=== WORK TO BE COMPLETED ===
Go through the entries below and return every line that contains "deer".

---- EXTRACTED DATA

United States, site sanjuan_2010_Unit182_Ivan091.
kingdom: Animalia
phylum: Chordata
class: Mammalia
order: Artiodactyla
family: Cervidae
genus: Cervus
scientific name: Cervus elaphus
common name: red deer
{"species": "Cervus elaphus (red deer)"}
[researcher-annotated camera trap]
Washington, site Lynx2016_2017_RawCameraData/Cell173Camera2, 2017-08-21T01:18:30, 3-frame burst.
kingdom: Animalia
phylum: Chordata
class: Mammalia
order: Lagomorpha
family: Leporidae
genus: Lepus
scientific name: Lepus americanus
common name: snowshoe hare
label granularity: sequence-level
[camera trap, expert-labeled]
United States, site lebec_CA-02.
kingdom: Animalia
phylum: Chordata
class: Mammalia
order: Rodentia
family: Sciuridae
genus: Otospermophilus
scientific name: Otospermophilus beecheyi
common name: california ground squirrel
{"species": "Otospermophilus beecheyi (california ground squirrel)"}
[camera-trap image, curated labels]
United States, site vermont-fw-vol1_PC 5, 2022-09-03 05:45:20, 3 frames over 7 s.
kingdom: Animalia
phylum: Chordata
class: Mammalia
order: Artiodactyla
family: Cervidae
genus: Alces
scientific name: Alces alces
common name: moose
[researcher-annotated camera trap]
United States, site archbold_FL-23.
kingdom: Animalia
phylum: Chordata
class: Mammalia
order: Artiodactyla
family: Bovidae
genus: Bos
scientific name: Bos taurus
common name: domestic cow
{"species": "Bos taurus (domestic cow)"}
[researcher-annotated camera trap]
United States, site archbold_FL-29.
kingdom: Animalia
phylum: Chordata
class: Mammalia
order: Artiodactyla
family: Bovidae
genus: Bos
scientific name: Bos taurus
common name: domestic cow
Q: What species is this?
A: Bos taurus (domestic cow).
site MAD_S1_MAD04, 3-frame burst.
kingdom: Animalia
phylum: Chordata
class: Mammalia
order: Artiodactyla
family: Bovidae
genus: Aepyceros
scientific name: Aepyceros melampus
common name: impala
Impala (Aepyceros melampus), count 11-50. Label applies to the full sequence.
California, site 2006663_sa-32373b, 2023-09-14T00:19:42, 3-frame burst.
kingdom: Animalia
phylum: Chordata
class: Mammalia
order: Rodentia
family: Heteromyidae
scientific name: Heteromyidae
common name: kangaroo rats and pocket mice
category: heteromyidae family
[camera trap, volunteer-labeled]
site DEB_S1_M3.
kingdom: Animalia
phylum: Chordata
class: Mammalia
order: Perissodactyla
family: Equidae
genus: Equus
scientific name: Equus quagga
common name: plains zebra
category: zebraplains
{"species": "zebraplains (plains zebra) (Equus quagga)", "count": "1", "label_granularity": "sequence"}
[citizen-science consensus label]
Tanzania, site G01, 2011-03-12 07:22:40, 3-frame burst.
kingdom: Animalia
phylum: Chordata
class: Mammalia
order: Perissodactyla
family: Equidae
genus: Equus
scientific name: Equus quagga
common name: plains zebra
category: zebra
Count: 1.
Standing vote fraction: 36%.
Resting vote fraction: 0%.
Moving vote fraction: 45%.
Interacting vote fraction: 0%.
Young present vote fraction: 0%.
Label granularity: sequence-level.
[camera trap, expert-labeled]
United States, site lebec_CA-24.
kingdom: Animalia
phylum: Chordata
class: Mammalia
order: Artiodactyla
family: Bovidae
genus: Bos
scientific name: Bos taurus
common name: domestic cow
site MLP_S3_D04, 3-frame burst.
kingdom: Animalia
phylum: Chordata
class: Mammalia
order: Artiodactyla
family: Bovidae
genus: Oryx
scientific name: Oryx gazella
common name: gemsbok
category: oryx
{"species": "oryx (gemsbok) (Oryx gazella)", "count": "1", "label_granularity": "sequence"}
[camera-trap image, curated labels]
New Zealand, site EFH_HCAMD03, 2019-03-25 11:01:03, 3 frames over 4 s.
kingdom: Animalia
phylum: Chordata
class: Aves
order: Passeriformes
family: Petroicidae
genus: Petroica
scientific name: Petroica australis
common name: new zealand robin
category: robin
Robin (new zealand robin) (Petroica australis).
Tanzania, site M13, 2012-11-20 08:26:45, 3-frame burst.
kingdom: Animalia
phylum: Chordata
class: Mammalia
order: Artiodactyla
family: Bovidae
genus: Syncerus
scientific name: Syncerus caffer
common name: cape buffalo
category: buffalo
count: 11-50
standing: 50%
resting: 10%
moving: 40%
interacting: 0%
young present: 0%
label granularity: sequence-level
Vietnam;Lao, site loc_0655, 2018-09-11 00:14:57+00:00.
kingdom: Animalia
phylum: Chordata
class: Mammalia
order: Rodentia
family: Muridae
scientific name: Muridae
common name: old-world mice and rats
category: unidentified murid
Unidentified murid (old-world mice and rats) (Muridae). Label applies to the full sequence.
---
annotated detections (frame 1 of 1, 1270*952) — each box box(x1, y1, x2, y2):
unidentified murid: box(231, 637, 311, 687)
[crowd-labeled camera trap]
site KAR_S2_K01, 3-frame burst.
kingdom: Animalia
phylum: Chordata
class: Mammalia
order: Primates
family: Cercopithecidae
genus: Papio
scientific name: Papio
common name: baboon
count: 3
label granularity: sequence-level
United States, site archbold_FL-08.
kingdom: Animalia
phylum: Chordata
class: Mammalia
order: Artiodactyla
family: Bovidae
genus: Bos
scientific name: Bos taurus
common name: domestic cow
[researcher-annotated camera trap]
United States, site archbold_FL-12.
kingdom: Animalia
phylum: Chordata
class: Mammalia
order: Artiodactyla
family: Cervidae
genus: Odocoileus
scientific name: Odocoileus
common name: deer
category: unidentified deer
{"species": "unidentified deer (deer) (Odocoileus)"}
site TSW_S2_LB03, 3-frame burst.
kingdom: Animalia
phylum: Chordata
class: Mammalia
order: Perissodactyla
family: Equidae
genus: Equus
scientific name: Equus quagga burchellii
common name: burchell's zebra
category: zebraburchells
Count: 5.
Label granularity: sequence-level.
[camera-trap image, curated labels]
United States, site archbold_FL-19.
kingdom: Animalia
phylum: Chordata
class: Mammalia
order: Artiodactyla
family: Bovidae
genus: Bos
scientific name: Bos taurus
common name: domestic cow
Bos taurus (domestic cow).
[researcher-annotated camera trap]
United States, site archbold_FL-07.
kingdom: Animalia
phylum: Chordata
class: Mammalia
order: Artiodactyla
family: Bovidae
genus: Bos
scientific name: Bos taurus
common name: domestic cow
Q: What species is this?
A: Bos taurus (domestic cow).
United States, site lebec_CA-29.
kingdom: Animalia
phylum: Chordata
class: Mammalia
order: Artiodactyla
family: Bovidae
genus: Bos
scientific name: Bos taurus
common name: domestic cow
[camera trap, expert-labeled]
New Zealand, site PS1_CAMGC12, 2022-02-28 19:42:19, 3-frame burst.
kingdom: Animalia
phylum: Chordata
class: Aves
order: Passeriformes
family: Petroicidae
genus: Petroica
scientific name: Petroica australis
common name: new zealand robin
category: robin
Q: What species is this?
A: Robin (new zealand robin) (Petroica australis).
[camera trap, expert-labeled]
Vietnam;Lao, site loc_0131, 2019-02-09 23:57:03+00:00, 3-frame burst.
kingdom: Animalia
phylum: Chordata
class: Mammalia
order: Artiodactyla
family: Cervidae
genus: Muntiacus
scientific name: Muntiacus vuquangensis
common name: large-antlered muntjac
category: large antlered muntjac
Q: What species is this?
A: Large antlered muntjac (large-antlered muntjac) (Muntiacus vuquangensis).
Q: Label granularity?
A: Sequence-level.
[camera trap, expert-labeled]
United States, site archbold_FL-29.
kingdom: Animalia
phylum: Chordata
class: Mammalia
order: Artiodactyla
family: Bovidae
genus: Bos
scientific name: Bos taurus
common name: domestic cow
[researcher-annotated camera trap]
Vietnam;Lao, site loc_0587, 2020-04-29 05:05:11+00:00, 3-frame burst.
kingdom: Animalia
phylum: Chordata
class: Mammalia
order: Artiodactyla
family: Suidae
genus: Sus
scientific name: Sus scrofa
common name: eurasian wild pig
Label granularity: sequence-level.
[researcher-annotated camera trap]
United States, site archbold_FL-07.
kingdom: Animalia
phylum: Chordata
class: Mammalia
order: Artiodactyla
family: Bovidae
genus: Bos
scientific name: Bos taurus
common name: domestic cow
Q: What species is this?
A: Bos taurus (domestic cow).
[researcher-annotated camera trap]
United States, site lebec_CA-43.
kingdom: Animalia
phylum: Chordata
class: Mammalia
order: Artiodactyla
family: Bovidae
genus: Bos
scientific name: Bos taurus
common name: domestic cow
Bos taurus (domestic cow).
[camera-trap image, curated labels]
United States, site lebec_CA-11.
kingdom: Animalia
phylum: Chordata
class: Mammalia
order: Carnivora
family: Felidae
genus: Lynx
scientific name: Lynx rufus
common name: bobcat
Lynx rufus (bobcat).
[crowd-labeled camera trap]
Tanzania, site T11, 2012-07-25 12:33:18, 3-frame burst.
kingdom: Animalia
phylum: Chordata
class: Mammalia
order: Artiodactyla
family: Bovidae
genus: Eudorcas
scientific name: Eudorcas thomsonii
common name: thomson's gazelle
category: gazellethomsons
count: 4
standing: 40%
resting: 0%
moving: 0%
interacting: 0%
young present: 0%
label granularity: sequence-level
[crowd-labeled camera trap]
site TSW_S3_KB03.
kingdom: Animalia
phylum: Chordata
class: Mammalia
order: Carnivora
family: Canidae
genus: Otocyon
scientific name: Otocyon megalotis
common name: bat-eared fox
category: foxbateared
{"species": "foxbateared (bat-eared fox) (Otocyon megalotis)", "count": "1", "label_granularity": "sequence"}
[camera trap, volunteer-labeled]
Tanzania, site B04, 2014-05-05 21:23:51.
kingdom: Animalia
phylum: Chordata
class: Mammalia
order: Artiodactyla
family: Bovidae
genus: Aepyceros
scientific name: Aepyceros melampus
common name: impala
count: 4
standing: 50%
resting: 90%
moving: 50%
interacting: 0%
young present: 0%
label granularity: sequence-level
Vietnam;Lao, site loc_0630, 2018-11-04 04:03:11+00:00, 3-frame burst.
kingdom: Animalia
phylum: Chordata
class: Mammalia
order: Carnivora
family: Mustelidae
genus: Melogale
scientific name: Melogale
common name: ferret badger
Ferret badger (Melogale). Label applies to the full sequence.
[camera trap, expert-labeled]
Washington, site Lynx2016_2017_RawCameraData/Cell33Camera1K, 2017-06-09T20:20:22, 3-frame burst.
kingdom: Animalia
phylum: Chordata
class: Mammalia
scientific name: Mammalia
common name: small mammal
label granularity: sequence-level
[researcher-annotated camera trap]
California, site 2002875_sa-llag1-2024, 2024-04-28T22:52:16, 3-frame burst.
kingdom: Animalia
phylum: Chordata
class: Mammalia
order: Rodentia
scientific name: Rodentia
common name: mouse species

--------

=== OUTPUT FOR THIS TASK ===
common name: red deer
{"species": "Cervus elaphus (red deer)"}
common name: deer
category: unidentified deer
{"species": "unidentified deer (deer) (Odocoileus)"}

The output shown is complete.